We are of opinion that that part of the decree ordering Hardware to reimburse General in the sum of $1,492.85 is correct. General argues, however, that Hardware should pay in full all compensation which it paid to the employee from the date of the second injury on October 23, 1951, and all future payments, upon the theory that the insurer who is on the risk at the time of the second injury is responsible for all compensation payments thereafter. The rule referred to is stated in Evans's Case, 299 Mass. 435 , 437: "Where there have been several compensable injuries, received during the successive periods of coverage of different insurers, the subsequent incapacity must be compensated by the one which was the insurer at the time of the most recent injury that bore causal relation to the incapacity" (emphasis added). Fitzpatrick's Case, 331 Mass. 298 , 300. Blanco's Case, 308 Mass. 574 , 577-578.
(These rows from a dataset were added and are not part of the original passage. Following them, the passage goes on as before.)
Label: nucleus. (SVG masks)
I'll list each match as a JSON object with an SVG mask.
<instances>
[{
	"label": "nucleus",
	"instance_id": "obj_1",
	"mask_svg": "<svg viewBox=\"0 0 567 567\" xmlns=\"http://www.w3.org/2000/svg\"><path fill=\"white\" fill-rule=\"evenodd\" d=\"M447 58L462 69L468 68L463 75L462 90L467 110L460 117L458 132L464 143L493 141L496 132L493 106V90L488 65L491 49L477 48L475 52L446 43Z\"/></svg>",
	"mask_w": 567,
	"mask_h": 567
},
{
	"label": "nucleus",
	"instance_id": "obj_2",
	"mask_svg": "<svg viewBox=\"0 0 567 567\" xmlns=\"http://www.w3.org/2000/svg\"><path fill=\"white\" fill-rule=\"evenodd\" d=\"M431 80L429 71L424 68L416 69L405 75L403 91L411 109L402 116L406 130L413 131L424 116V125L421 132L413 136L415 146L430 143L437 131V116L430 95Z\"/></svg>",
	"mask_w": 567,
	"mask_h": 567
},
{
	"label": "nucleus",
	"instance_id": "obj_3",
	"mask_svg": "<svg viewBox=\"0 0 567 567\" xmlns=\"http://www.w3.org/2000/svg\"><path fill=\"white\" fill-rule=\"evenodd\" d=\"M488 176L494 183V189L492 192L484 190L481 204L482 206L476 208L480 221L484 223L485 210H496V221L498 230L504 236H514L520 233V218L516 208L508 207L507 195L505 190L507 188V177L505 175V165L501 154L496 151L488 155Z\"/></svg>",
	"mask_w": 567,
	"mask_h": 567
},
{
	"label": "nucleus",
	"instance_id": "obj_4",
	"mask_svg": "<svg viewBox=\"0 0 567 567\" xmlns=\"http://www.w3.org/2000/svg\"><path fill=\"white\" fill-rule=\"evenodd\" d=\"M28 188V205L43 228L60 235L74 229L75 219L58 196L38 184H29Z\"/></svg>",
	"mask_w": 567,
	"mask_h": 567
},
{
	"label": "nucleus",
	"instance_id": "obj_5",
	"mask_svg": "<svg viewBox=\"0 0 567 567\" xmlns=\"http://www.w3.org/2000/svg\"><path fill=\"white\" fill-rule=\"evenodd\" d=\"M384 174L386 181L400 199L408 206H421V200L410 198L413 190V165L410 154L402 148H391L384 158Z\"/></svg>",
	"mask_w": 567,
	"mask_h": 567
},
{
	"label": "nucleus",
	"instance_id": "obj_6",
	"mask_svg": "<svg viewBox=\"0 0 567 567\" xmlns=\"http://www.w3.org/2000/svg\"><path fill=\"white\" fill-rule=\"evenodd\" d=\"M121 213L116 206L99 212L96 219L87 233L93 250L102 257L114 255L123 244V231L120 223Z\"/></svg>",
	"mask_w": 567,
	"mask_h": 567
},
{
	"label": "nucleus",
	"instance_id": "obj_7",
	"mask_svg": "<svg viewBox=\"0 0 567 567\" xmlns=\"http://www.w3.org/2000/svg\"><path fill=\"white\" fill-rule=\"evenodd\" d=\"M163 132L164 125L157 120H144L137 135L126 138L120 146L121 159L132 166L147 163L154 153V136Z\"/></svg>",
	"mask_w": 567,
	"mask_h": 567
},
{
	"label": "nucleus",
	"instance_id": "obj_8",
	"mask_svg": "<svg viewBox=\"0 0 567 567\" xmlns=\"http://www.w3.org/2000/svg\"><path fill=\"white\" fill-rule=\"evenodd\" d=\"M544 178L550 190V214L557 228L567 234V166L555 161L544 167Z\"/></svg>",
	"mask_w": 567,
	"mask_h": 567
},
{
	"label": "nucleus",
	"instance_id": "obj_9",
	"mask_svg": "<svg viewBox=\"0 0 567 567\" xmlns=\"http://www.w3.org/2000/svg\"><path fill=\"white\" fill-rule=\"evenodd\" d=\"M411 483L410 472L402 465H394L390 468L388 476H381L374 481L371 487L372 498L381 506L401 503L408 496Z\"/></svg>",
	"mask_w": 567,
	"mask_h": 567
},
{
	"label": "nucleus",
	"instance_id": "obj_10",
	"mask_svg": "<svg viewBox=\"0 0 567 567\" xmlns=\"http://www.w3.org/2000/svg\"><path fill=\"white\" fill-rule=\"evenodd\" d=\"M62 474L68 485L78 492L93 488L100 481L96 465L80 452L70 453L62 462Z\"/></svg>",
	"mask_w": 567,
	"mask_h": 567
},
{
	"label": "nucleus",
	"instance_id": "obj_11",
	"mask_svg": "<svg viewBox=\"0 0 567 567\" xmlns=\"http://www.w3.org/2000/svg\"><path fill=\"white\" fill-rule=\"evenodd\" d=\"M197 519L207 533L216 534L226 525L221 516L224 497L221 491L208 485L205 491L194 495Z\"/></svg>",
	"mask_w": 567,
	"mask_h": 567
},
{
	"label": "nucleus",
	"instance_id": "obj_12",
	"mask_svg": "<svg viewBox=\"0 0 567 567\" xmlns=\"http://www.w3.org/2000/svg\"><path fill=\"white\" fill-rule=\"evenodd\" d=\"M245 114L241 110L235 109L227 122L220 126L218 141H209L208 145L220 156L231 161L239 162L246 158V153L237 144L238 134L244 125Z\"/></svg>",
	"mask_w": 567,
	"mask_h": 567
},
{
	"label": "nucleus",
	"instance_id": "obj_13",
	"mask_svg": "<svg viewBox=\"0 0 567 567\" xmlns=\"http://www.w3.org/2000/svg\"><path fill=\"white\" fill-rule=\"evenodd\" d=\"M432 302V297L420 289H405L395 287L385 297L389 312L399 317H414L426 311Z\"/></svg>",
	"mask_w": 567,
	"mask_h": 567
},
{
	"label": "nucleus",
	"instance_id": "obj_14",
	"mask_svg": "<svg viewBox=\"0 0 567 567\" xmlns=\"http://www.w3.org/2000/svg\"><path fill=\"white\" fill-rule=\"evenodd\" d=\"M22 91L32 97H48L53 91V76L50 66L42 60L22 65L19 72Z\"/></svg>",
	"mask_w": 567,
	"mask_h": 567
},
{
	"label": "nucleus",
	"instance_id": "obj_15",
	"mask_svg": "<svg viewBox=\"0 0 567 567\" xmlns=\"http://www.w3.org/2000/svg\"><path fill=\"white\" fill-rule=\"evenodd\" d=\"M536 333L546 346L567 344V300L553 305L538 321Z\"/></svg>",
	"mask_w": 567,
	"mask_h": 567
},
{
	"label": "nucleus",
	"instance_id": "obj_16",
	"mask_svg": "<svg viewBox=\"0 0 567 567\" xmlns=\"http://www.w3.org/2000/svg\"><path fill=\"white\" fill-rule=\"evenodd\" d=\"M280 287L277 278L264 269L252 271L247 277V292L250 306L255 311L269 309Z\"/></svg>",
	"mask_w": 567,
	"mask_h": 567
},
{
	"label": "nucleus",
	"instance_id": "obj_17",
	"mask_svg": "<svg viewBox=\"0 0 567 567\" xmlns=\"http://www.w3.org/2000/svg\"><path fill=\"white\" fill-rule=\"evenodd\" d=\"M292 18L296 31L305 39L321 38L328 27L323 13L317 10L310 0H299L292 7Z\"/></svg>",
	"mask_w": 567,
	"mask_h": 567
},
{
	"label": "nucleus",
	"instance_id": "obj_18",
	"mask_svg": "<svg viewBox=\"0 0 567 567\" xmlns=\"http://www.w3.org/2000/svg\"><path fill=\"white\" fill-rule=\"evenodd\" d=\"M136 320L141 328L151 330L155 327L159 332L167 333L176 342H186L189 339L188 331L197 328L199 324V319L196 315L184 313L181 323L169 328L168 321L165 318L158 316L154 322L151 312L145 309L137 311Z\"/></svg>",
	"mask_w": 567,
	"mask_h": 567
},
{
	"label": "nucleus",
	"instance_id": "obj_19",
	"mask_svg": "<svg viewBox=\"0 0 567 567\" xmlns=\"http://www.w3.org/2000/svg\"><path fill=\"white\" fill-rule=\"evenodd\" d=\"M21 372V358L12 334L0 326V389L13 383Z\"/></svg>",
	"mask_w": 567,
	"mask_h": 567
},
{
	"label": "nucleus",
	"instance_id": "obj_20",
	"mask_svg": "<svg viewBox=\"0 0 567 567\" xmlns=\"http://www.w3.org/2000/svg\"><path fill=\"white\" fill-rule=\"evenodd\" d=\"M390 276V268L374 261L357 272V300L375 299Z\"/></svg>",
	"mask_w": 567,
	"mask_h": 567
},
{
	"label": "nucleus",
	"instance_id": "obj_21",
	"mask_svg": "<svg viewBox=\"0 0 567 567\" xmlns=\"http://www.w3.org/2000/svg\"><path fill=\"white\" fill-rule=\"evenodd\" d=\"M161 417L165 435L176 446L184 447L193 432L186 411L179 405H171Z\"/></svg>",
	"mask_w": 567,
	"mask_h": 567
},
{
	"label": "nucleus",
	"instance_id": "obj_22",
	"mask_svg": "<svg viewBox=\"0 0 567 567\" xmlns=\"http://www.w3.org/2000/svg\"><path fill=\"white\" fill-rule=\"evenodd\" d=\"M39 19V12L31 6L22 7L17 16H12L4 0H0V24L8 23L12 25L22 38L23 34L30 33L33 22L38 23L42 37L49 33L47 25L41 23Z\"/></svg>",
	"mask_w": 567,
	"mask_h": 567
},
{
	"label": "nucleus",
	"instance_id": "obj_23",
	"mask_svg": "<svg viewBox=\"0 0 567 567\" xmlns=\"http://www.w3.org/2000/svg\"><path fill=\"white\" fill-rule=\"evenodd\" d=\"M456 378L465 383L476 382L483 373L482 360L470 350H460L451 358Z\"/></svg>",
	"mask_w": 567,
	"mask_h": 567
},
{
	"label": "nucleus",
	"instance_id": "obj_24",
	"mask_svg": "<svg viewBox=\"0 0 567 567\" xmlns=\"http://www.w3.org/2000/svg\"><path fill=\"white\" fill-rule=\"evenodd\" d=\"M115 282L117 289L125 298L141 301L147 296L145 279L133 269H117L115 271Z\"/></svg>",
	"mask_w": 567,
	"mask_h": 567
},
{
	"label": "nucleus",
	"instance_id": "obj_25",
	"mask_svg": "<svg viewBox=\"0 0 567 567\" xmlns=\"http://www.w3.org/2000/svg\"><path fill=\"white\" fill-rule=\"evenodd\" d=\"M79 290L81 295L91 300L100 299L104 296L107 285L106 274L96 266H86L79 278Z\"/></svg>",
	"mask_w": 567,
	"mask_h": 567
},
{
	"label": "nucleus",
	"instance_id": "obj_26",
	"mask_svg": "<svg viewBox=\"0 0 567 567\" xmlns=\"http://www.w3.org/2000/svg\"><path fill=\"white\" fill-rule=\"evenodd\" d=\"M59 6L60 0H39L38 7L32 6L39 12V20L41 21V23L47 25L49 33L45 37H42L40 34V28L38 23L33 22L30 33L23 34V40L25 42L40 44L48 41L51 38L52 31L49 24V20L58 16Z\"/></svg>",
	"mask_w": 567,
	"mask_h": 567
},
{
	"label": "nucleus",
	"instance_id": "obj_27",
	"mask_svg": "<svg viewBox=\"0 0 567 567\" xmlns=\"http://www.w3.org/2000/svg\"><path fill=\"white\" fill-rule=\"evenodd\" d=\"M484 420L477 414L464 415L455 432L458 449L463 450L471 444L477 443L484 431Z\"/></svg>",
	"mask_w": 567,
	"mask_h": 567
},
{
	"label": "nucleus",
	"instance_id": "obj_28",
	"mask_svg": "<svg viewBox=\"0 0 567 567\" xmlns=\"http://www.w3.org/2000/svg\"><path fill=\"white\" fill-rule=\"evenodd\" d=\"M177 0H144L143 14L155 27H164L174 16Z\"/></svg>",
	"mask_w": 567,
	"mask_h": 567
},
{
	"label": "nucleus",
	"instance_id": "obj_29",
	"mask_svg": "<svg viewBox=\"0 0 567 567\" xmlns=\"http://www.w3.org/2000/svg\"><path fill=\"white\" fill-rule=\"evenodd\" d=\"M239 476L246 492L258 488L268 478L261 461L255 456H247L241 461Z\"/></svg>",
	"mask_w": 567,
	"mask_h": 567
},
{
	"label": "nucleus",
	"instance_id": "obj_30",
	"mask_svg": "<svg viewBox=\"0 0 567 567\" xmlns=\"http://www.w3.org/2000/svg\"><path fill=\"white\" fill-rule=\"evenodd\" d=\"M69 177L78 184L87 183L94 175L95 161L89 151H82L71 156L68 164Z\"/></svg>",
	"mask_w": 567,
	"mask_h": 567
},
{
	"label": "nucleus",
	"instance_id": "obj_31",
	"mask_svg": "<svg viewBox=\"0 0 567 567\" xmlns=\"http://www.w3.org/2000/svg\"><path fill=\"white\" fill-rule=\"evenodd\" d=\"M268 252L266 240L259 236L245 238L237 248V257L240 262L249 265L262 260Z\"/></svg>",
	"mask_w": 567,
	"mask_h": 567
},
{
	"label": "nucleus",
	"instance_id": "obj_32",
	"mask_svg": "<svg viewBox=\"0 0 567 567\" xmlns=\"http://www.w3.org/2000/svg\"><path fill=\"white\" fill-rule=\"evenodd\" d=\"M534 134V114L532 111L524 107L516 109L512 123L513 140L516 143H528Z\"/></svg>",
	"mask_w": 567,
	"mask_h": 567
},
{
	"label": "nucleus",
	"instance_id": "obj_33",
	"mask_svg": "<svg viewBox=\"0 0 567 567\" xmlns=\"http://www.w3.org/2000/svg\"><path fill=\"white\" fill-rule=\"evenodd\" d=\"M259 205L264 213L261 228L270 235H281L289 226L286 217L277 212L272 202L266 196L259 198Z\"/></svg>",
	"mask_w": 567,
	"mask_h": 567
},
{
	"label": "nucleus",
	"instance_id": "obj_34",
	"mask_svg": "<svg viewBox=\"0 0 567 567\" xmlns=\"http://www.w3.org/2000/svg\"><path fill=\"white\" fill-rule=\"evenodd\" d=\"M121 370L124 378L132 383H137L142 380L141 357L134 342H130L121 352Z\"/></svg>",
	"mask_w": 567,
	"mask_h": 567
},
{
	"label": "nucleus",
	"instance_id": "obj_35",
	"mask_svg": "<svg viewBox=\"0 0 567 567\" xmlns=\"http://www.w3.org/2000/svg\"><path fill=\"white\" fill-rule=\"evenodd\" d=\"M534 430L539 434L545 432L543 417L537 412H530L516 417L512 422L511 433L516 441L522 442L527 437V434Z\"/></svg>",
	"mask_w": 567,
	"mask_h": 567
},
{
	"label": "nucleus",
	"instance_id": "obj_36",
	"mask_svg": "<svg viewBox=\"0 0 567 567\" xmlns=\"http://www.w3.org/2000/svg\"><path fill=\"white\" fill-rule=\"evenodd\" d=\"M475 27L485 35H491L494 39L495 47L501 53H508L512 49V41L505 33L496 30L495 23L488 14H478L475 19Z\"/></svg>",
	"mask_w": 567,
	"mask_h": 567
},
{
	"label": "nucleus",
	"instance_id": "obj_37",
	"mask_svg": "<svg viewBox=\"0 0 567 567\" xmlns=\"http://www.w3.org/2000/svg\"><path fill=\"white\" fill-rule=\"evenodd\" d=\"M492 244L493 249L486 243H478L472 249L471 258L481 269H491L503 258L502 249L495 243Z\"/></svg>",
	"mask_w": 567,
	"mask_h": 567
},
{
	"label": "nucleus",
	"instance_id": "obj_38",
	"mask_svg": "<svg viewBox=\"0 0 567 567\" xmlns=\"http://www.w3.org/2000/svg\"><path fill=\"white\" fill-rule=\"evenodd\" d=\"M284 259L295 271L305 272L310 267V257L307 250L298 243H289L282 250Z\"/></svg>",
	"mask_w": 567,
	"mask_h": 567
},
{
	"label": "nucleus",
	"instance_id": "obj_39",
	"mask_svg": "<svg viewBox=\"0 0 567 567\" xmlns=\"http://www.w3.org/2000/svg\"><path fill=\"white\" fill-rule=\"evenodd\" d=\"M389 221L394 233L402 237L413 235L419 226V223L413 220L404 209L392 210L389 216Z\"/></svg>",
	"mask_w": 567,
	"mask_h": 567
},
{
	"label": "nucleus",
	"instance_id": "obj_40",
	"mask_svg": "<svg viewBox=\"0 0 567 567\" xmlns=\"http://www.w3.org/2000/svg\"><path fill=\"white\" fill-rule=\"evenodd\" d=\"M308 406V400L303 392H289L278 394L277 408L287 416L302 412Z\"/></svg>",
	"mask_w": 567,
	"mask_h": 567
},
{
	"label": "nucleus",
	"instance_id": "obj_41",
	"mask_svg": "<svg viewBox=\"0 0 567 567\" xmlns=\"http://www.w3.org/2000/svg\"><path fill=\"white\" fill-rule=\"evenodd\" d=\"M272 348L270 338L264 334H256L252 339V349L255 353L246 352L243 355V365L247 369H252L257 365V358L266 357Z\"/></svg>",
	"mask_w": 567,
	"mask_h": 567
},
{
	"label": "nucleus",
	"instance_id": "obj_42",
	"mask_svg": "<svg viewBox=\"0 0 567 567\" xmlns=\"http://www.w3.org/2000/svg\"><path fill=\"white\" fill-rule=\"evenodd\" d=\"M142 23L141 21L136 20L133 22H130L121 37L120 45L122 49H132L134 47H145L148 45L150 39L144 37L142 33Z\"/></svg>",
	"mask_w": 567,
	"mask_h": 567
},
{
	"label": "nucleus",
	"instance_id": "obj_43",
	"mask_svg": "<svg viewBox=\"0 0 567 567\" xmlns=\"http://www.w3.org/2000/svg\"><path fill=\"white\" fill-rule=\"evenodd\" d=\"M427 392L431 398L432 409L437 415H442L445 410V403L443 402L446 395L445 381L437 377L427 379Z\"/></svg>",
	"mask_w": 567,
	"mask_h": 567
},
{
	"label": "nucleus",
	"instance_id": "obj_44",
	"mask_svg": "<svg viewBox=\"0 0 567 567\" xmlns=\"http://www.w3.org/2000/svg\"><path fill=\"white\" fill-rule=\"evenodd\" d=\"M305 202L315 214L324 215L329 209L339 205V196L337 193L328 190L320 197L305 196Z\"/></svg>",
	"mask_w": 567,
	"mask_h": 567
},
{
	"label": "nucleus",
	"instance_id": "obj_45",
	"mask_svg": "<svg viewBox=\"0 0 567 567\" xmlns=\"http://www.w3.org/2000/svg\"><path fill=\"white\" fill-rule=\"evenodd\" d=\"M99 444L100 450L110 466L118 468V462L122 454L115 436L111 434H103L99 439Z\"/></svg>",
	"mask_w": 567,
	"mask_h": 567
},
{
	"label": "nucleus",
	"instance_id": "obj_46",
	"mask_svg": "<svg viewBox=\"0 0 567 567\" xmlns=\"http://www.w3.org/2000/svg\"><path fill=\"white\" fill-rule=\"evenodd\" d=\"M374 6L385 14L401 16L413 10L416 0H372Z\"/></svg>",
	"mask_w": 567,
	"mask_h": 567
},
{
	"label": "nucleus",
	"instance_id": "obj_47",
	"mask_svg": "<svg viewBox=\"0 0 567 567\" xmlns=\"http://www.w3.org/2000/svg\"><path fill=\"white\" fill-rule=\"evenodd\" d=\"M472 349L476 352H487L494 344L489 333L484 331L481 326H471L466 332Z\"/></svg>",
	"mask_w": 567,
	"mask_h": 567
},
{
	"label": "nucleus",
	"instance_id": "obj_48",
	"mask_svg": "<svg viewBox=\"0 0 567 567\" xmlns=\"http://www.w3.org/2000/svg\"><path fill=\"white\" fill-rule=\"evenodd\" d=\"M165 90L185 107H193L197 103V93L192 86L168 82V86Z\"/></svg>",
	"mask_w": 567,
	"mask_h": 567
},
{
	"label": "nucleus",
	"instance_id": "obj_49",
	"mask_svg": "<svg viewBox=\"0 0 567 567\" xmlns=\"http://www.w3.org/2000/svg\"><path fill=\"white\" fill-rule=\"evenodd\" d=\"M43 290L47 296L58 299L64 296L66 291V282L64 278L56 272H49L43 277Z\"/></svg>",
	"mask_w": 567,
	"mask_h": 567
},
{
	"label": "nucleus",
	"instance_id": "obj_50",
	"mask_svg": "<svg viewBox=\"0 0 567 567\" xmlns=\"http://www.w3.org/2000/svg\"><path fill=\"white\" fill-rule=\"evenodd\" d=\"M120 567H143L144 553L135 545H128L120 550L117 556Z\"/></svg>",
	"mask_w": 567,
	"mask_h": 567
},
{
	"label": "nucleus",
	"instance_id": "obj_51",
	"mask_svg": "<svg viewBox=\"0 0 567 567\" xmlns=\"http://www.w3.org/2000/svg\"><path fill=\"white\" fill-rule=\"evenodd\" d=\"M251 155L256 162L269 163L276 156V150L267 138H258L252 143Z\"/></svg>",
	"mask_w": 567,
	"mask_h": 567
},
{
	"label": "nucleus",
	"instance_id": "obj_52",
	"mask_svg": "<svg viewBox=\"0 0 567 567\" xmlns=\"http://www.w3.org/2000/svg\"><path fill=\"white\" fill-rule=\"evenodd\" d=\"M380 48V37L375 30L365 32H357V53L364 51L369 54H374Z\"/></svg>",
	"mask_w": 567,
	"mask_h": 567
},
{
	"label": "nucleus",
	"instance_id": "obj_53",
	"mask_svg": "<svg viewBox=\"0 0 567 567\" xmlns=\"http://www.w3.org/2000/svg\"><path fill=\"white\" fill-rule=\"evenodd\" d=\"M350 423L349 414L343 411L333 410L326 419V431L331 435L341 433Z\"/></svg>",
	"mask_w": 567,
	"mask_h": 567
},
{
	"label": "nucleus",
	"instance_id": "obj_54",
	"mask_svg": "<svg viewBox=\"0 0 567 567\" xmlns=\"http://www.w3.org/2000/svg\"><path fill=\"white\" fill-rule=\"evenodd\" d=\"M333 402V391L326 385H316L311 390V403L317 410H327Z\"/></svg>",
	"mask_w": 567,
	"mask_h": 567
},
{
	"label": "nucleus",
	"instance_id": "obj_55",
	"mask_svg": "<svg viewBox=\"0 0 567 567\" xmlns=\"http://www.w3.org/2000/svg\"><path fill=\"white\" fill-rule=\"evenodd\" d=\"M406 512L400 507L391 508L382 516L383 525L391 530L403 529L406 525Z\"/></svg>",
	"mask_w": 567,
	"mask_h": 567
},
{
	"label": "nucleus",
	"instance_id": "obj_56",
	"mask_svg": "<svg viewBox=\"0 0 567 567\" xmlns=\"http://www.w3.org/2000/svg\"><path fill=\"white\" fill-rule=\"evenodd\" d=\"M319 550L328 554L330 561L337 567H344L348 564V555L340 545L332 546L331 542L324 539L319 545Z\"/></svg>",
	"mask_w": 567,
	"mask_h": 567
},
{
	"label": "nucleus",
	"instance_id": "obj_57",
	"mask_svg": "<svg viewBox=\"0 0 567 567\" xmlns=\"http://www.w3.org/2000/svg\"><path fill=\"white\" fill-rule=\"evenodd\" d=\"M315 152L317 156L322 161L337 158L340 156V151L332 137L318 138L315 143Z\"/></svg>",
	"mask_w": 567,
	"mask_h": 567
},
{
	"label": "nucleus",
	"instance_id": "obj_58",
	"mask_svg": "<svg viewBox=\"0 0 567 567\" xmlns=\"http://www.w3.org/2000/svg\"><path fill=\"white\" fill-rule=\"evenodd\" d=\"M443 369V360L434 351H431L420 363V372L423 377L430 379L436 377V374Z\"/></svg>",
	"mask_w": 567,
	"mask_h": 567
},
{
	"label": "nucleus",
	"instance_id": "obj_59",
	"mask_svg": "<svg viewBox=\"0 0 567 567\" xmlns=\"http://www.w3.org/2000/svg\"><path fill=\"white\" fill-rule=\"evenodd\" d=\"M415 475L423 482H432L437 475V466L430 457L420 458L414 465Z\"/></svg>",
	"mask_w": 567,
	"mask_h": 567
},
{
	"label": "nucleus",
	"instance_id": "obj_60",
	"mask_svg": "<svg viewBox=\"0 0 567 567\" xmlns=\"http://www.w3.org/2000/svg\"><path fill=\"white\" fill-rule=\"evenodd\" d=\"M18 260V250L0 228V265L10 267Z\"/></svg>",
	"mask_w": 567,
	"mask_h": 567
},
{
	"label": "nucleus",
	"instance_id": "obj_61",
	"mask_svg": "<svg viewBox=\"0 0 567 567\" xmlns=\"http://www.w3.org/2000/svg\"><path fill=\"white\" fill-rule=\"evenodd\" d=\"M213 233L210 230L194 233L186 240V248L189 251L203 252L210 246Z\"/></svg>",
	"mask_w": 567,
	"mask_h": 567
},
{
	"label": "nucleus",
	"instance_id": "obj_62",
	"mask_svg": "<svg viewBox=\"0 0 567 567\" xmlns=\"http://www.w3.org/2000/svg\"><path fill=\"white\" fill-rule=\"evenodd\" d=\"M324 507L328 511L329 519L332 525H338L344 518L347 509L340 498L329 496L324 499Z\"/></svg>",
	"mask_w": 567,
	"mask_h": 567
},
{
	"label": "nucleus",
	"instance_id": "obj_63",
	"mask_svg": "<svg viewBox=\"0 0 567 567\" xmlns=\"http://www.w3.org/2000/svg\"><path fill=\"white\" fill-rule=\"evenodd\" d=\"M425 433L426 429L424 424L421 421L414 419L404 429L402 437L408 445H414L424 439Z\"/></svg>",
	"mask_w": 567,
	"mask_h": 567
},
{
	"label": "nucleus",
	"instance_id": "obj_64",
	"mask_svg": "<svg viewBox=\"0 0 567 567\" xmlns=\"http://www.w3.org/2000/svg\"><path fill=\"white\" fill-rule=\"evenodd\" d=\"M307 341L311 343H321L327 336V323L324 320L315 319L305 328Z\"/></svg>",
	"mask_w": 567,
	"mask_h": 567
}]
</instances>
Here the single member found and the reviewing board found as modified that the employee had fully recovered
from the effect of the second injury by May 19, 1952, but that he was then suffering from the residuals and symptoms of the first injury. The case now stands as though the second injury had not occurred. As the employee is still partially incapacitated because of residuals and symptoms of the first injury, it was proper to order General to make the specified payments to compensate therefor. No order for payments of dependency compensation was made by the single member or the reviewing board presumably because of Section 35A.
We are concerned, however, with findings of the reviewing board and the language of the final decree both to the effect that General should pay the employee $25 weekly for partial incapacity from May 19, 1952, and continuing. It appears that General had already paid the employee a substantial sum of money up to July 30, 1954, for total incapacity and dependency. If the final decree were carried out literally General would be required to pay again for the same period from May 19, 1952, to July 30, 1954, for which it already had made payments.
And finally we are unable to determine from the decision of the reviewing board at what exact date the employee acquired an earning capacity of $25 a week. This is important for it ought to be determined when General could properly have reduced its payments for total incapacity and dependency compensation from $50 to $25 weekly.
It follows therefore that the final decree must be reversed and this case be recommitted to the Industrial Accident Board for further proceedings not inconsistent with this opinion.
[Note page286-1] See now St. 1955, c. 777, Section 1.
[Note page286-2] See now St. 1955, c. 777, Section 3.
[Note page286-3] "If one or more claims are filed for an injury and two or more insurers, any one of which may be held to be liable to pay compensation therefor, agree that the injured employee would be entitled to receive such compensation but for the existence of a controversy as to which of said insurers is liable to pay the same, such one of said insurers as they may mutually agree upon or as may be selected by a single member of the board shall pay to the injured employee the compensation aforesaid, pending a final decision of the board as to the matter in controversy, and such decision shall require that the amount of compensation so paid shall be deducted from the award if made against another insurer and be paid by said other insurer to the insurer agreed upon or selected by the single member as aforesaid."
[Note page287-1] See now St. 1955, c. 777, Section 3.